Was dem aufgeklärten Menschen unter dieser Bedingung dann allerdings noch bliebe, wäre die Durchsetzung eines „administrativen Artenschutzes“, wie schon Jürgen Habermas kritisierte. Immerhin könnte Hürlimann so das Habitat der real existierenden Na’vi vor der Kontamination durch Zuckersprudel-Dosen bewahren. Was nicht denken kann, für das muss gedacht werden: 1,5 Milliarden Muslime mutieren zum Mündel des Westens, dem man nicht einmal mehr die Entscheidung überlassen will, welche Brause sich zu trinken lohnt.

Eine ähnliche Bevormundung legten jüngst Thomas Steinfeld und andere Journalisten an den Tag, als sie muslimische Dissidenten wie Necla Kelek oder Ayaan Hirsi Ali kurzerhand zu Hasspredigern und heiligen Kriegern erklärten. Die Fähigkeit zur kritischen Reflexion möchte man Muslimen augenscheinlich nicht zugestehen. Lieber verkehren deutsche Feuilletonisten jene zu Fanatikern, die mit dem Tod bedroht werden, weil sie weder Burka noch Kopftuch oder Sprengstoffgürtel für kleidsam halten.

Im holsteinischen Behlendorf, wo Grass das Denken für Muslime übernimmt, lässt es sich selbstredend recht behaglich sinnieren. Einschläge gekaperter Passagierflugzeuge sind hier eher nicht zu befürchten, und auch Raketen regnet es keine. Anders sieht es bekanntlich zum Beispiel in Israel aus, in jenem Land, das zu tadeln der ehemalige Waffen-SS-Mann Grass sich immer wieder berufen fühlt. Für die Vorstellung vom Muslim als edlen Wilden können Juden im Nahen Osten sich jedoch verständlicherweise kaum erwärmen – zu offensichtlich ist, dass Hamas und Hisbollah nicht den Karneval der Kulturen, sondern hemmungslos den Mussolini tanzen.

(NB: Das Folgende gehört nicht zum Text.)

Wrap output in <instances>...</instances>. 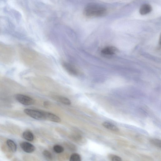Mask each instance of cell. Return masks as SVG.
<instances>
[{
	"instance_id": "obj_10",
	"label": "cell",
	"mask_w": 161,
	"mask_h": 161,
	"mask_svg": "<svg viewBox=\"0 0 161 161\" xmlns=\"http://www.w3.org/2000/svg\"><path fill=\"white\" fill-rule=\"evenodd\" d=\"M152 8L151 5L148 4L143 5L141 7L139 13L142 15H146L152 11Z\"/></svg>"
},
{
	"instance_id": "obj_7",
	"label": "cell",
	"mask_w": 161,
	"mask_h": 161,
	"mask_svg": "<svg viewBox=\"0 0 161 161\" xmlns=\"http://www.w3.org/2000/svg\"><path fill=\"white\" fill-rule=\"evenodd\" d=\"M46 120L53 122L59 123L61 122L60 118L57 115L52 113L45 112Z\"/></svg>"
},
{
	"instance_id": "obj_2",
	"label": "cell",
	"mask_w": 161,
	"mask_h": 161,
	"mask_svg": "<svg viewBox=\"0 0 161 161\" xmlns=\"http://www.w3.org/2000/svg\"><path fill=\"white\" fill-rule=\"evenodd\" d=\"M24 113L29 116L37 120H46L45 112L39 110L26 109Z\"/></svg>"
},
{
	"instance_id": "obj_8",
	"label": "cell",
	"mask_w": 161,
	"mask_h": 161,
	"mask_svg": "<svg viewBox=\"0 0 161 161\" xmlns=\"http://www.w3.org/2000/svg\"><path fill=\"white\" fill-rule=\"evenodd\" d=\"M117 49L113 46H108L103 49L101 51L102 54L105 56H112L115 54Z\"/></svg>"
},
{
	"instance_id": "obj_13",
	"label": "cell",
	"mask_w": 161,
	"mask_h": 161,
	"mask_svg": "<svg viewBox=\"0 0 161 161\" xmlns=\"http://www.w3.org/2000/svg\"><path fill=\"white\" fill-rule=\"evenodd\" d=\"M6 145L13 153L15 152L17 149V145L15 142L11 139H8L6 141Z\"/></svg>"
},
{
	"instance_id": "obj_12",
	"label": "cell",
	"mask_w": 161,
	"mask_h": 161,
	"mask_svg": "<svg viewBox=\"0 0 161 161\" xmlns=\"http://www.w3.org/2000/svg\"><path fill=\"white\" fill-rule=\"evenodd\" d=\"M23 136L26 140L29 141H33L34 140V135L30 131H24L23 134Z\"/></svg>"
},
{
	"instance_id": "obj_18",
	"label": "cell",
	"mask_w": 161,
	"mask_h": 161,
	"mask_svg": "<svg viewBox=\"0 0 161 161\" xmlns=\"http://www.w3.org/2000/svg\"><path fill=\"white\" fill-rule=\"evenodd\" d=\"M149 142L153 145L159 148H161V141L160 139L156 138H152L149 140Z\"/></svg>"
},
{
	"instance_id": "obj_11",
	"label": "cell",
	"mask_w": 161,
	"mask_h": 161,
	"mask_svg": "<svg viewBox=\"0 0 161 161\" xmlns=\"http://www.w3.org/2000/svg\"><path fill=\"white\" fill-rule=\"evenodd\" d=\"M102 125L107 129L112 131L118 132L119 131V129L111 123L105 122L103 123Z\"/></svg>"
},
{
	"instance_id": "obj_3",
	"label": "cell",
	"mask_w": 161,
	"mask_h": 161,
	"mask_svg": "<svg viewBox=\"0 0 161 161\" xmlns=\"http://www.w3.org/2000/svg\"><path fill=\"white\" fill-rule=\"evenodd\" d=\"M67 136L70 140L79 145H83L87 143V140L79 133H71Z\"/></svg>"
},
{
	"instance_id": "obj_21",
	"label": "cell",
	"mask_w": 161,
	"mask_h": 161,
	"mask_svg": "<svg viewBox=\"0 0 161 161\" xmlns=\"http://www.w3.org/2000/svg\"><path fill=\"white\" fill-rule=\"evenodd\" d=\"M23 159L24 161H39L38 159L35 157L29 155L23 156Z\"/></svg>"
},
{
	"instance_id": "obj_20",
	"label": "cell",
	"mask_w": 161,
	"mask_h": 161,
	"mask_svg": "<svg viewBox=\"0 0 161 161\" xmlns=\"http://www.w3.org/2000/svg\"><path fill=\"white\" fill-rule=\"evenodd\" d=\"M53 151L56 153L59 154L62 153L64 151V147L62 146L58 145L53 146Z\"/></svg>"
},
{
	"instance_id": "obj_15",
	"label": "cell",
	"mask_w": 161,
	"mask_h": 161,
	"mask_svg": "<svg viewBox=\"0 0 161 161\" xmlns=\"http://www.w3.org/2000/svg\"><path fill=\"white\" fill-rule=\"evenodd\" d=\"M56 99L57 101L65 105H69L71 104V101L68 98L62 96H57Z\"/></svg>"
},
{
	"instance_id": "obj_23",
	"label": "cell",
	"mask_w": 161,
	"mask_h": 161,
	"mask_svg": "<svg viewBox=\"0 0 161 161\" xmlns=\"http://www.w3.org/2000/svg\"><path fill=\"white\" fill-rule=\"evenodd\" d=\"M109 157L111 161H123L121 157L116 155H110Z\"/></svg>"
},
{
	"instance_id": "obj_14",
	"label": "cell",
	"mask_w": 161,
	"mask_h": 161,
	"mask_svg": "<svg viewBox=\"0 0 161 161\" xmlns=\"http://www.w3.org/2000/svg\"><path fill=\"white\" fill-rule=\"evenodd\" d=\"M63 144L64 146L71 152H74L77 151L78 148L76 146L70 142L64 141Z\"/></svg>"
},
{
	"instance_id": "obj_24",
	"label": "cell",
	"mask_w": 161,
	"mask_h": 161,
	"mask_svg": "<svg viewBox=\"0 0 161 161\" xmlns=\"http://www.w3.org/2000/svg\"><path fill=\"white\" fill-rule=\"evenodd\" d=\"M12 161H21L20 159L17 158H13Z\"/></svg>"
},
{
	"instance_id": "obj_9",
	"label": "cell",
	"mask_w": 161,
	"mask_h": 161,
	"mask_svg": "<svg viewBox=\"0 0 161 161\" xmlns=\"http://www.w3.org/2000/svg\"><path fill=\"white\" fill-rule=\"evenodd\" d=\"M2 152L5 155L8 159L12 158L13 156V152L11 151L6 143L2 144L1 147Z\"/></svg>"
},
{
	"instance_id": "obj_19",
	"label": "cell",
	"mask_w": 161,
	"mask_h": 161,
	"mask_svg": "<svg viewBox=\"0 0 161 161\" xmlns=\"http://www.w3.org/2000/svg\"><path fill=\"white\" fill-rule=\"evenodd\" d=\"M70 161H81L82 158L79 154L77 153L72 154L69 158Z\"/></svg>"
},
{
	"instance_id": "obj_4",
	"label": "cell",
	"mask_w": 161,
	"mask_h": 161,
	"mask_svg": "<svg viewBox=\"0 0 161 161\" xmlns=\"http://www.w3.org/2000/svg\"><path fill=\"white\" fill-rule=\"evenodd\" d=\"M16 100L19 103L25 105H30L34 104V100L29 97L22 94H17L15 95Z\"/></svg>"
},
{
	"instance_id": "obj_25",
	"label": "cell",
	"mask_w": 161,
	"mask_h": 161,
	"mask_svg": "<svg viewBox=\"0 0 161 161\" xmlns=\"http://www.w3.org/2000/svg\"></svg>"
},
{
	"instance_id": "obj_6",
	"label": "cell",
	"mask_w": 161,
	"mask_h": 161,
	"mask_svg": "<svg viewBox=\"0 0 161 161\" xmlns=\"http://www.w3.org/2000/svg\"><path fill=\"white\" fill-rule=\"evenodd\" d=\"M20 145L23 151L27 153H33L36 149V148L34 145L28 142H21L20 143Z\"/></svg>"
},
{
	"instance_id": "obj_22",
	"label": "cell",
	"mask_w": 161,
	"mask_h": 161,
	"mask_svg": "<svg viewBox=\"0 0 161 161\" xmlns=\"http://www.w3.org/2000/svg\"><path fill=\"white\" fill-rule=\"evenodd\" d=\"M117 143L119 145L127 147H130L132 148H134L135 147L133 145H129V143L127 141L122 140H118Z\"/></svg>"
},
{
	"instance_id": "obj_5",
	"label": "cell",
	"mask_w": 161,
	"mask_h": 161,
	"mask_svg": "<svg viewBox=\"0 0 161 161\" xmlns=\"http://www.w3.org/2000/svg\"><path fill=\"white\" fill-rule=\"evenodd\" d=\"M62 65L64 69L69 74L74 76H77L79 74V70L72 64L68 62H64Z\"/></svg>"
},
{
	"instance_id": "obj_17",
	"label": "cell",
	"mask_w": 161,
	"mask_h": 161,
	"mask_svg": "<svg viewBox=\"0 0 161 161\" xmlns=\"http://www.w3.org/2000/svg\"><path fill=\"white\" fill-rule=\"evenodd\" d=\"M69 158V155L68 153L60 154L57 157L58 161H67Z\"/></svg>"
},
{
	"instance_id": "obj_16",
	"label": "cell",
	"mask_w": 161,
	"mask_h": 161,
	"mask_svg": "<svg viewBox=\"0 0 161 161\" xmlns=\"http://www.w3.org/2000/svg\"><path fill=\"white\" fill-rule=\"evenodd\" d=\"M43 155L48 161H53V156L51 153L47 150H44L42 152Z\"/></svg>"
},
{
	"instance_id": "obj_1",
	"label": "cell",
	"mask_w": 161,
	"mask_h": 161,
	"mask_svg": "<svg viewBox=\"0 0 161 161\" xmlns=\"http://www.w3.org/2000/svg\"><path fill=\"white\" fill-rule=\"evenodd\" d=\"M106 13V9L98 4L94 3L89 4L83 10L84 14L88 17H96L103 16Z\"/></svg>"
}]
</instances>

Ahmad Bahr, parlamentarischer Sprecher der Hamas, bringt das Anliegen seiner Partei wie folgt auf den Punkt: „Oh Allah, bezwinge die Juden und ihre Helfer. Oh Allah, zähle sie und töte sie bis zum Allerletzten.“ Da selbstverständlich auch Araber, obschon es viele westliche Intellektuelle offenbar nicht für möglich halten, rational handeln können, bleiben Versuche, derart völkermörderische Absichten umzusetzen, nicht aus: Die Räumung sämtlicher jüdischer Gemeinden im Gazastreifen anno 2005 beantworteten die palästinensischen Dschihadisten folgerichtig mit einem bis heute anhaltenden Raketenbeschuss des südlichen Israel. Schließlich wähnt man sich auf dem Vormarsch gen Tel Aviv. An der nördlichen Landesgrenze Israels nutzt unterdessen Hassan Nasrallahs Hisbollah eine seit 2006 mehr schlecht als recht andauernde Waffenruhe, um sich mithilfe iranischer Gelder für den nächsten Schlag gegen die Juden aufzurüsten.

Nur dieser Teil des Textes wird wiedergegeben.